Conger smiled. “You didn’t listen. His guard still lived. The horde captain thought it would be amusing to make them watch their new king slaughtered like a pig. He tossed Magis’s still-bleeding body aside and started for the guard, but when the last of the king’s blood left his body to soak the ground, the horde fell dead. Thousands upon thousands of the accursed ones dropped in their tracks on the plains of stone and near the steppes. The guard stayed, paralyzed, thinking it a trick of some kind to give the demons sport. They huddled there through the night. When dawn broke and the dead remained, they were convinced. They fashioned a litter and carried Magis over the piles of dead and back to Erinon. The journey back proved to be nearly as hazardous as the battle. Too few men remained in the kingdom to uphold the law. But each night, shamed that their king died while they lived, the guard stood watch over his body, fighting any that came at them out of the darkness. Always they kept watch. When they reached Erinon, they refused the recognition of friends or kin. Forsaking their names, they called themselves the watch and traded in the marks and banners of their houses for mourning black. They swore an oath never to outlive their king in battle again.
“Magis purchased the barrier with his blood, boy. That was the deal he made. And as long as one of his descendants sits the throne, no one in the kingdom may call on the malus.”
A memory clicked into place. Errol’s stomach turned, trying to flee through his legs. “Rodran doesn’t have any children, and he’s dying.”
Conger didn’t speak as he nodded.
16
THE SHAPING OF WOOD
ERROL SQUINTED against the afternoon sun as he rode with his staff across his saddle and worked a piece of dried beef with his teeth. Grub made it on the salty side, but it gave his stomach enough to keep it from complaining.

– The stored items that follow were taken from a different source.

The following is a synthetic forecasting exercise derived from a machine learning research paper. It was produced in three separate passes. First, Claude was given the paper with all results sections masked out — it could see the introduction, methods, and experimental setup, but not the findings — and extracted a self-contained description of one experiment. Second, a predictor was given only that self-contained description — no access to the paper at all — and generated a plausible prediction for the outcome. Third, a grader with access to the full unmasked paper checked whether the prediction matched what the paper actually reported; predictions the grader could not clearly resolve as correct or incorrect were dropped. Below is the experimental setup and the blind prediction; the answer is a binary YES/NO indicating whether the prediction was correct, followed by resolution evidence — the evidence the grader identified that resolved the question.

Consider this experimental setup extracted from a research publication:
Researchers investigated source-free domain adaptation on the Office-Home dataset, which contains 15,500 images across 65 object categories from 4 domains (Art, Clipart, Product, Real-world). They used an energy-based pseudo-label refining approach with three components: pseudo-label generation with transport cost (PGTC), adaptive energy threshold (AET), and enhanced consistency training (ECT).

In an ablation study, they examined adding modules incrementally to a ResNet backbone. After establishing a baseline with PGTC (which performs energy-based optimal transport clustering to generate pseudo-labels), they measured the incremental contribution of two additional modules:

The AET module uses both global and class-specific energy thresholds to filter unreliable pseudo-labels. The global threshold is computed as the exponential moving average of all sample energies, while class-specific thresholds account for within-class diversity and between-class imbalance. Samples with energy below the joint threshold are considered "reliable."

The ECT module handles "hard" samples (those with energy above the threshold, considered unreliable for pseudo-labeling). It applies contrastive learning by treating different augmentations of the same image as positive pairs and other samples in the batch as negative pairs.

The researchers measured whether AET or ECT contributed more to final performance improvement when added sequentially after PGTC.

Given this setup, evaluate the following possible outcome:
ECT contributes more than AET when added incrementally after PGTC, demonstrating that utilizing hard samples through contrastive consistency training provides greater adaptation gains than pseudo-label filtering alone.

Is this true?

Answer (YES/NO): NO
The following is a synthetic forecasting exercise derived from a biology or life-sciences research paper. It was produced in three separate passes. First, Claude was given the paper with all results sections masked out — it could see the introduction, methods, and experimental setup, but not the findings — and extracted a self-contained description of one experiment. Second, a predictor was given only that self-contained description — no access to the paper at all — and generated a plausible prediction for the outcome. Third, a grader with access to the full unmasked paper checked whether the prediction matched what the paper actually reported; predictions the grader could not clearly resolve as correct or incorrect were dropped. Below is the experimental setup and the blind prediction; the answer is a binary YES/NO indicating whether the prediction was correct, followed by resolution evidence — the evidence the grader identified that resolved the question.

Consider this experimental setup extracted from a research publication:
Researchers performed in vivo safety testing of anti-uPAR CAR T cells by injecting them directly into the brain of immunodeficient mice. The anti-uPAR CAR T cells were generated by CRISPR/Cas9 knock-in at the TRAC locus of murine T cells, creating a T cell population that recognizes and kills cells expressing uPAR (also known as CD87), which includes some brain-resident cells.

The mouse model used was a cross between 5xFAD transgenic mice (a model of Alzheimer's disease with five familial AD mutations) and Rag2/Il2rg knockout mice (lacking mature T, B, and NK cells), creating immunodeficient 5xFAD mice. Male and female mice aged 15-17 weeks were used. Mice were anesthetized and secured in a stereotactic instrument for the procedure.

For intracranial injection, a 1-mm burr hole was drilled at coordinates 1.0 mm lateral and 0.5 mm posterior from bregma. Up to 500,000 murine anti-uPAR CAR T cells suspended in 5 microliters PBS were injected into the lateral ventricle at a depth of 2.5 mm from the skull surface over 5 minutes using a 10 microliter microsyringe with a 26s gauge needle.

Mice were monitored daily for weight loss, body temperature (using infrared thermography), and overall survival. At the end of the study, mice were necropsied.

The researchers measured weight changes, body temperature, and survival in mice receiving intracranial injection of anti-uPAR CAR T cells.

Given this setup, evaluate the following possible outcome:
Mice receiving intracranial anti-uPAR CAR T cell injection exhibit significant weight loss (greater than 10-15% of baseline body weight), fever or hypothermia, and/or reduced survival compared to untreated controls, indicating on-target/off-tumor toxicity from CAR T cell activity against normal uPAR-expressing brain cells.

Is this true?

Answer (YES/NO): NO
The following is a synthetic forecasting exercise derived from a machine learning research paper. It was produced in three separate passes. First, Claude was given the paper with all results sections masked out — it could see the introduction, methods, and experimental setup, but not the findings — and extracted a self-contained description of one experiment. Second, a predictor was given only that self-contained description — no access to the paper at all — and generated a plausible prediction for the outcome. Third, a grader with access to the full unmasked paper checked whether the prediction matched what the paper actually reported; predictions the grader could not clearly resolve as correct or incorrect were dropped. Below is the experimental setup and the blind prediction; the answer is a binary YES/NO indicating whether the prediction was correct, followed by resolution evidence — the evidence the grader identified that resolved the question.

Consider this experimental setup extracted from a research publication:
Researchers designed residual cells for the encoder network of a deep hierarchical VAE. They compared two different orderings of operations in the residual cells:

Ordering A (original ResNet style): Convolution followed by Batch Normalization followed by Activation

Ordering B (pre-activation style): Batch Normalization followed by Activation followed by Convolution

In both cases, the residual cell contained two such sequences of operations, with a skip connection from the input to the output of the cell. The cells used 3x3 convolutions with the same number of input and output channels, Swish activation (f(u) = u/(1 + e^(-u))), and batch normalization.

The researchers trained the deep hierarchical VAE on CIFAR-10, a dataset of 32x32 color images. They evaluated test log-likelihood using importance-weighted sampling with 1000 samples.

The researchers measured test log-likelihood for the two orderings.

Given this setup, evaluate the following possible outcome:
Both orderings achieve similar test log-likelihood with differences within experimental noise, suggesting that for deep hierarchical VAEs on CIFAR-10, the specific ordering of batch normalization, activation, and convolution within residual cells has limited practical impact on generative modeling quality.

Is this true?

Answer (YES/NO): NO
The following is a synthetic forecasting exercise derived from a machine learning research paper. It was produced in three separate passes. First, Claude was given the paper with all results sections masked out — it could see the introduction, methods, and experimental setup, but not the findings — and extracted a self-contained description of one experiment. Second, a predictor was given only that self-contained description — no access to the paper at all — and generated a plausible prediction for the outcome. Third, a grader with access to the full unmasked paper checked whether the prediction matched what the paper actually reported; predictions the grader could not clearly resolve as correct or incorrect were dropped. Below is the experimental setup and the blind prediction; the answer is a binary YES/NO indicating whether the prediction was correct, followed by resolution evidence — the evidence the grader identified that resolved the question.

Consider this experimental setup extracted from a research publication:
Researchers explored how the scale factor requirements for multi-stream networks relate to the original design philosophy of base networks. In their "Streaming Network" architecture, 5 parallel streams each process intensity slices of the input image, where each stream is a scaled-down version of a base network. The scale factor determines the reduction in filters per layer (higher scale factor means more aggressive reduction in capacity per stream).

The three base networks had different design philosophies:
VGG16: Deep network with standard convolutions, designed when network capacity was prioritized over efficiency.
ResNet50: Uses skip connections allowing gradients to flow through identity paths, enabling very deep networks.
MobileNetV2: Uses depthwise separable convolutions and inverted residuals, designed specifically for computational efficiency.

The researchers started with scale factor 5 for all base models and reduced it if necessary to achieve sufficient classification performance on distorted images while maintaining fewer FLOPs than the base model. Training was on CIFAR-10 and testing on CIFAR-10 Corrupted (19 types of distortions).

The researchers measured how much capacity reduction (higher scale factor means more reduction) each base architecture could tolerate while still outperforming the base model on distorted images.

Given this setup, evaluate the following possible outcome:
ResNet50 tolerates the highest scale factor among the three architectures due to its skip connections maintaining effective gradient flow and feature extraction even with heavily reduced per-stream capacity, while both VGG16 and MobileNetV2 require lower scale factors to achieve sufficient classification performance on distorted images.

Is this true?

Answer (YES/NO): YES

He ripped off a piece and stuck the rest in a pocket before turning his attention back to his staff. Splinters jutted from the formerly smooth ends, and small cracks fissured the end grain.
Soon or late he would have to make a new one, but he didn’t know how. When Ru called a halt and directed the caravan to a clearing beside the road for the evening, Errol decided to seek out Rokha. The woman made him nervous. Her resemblance to Karma, the woman possessed by the malus in Windridge, still filled him with the desire to flee at times, but her storehouse of knowledge impressed him.
Jhade would have seemed a more logical choice for him to ask for help, but the strange woman didn’t engage in extended conversation for any reason. She did, however, spar with an indefatigable enthusiasm that bordered on obsession. When she discovered Errol to be a willing staff partner, his every free moment became spoken for. His first lesson had proven to be quite educational. He rubbed a shoulder at the recollection. From the outset it was obvious she’d learned an entirely different way of fighting with the staff than he had. While Errol concentrated on attacking and defending with the staff, Jhade had attacked with wood, hands, and feet. He wore numerous bruises from her heels and hands.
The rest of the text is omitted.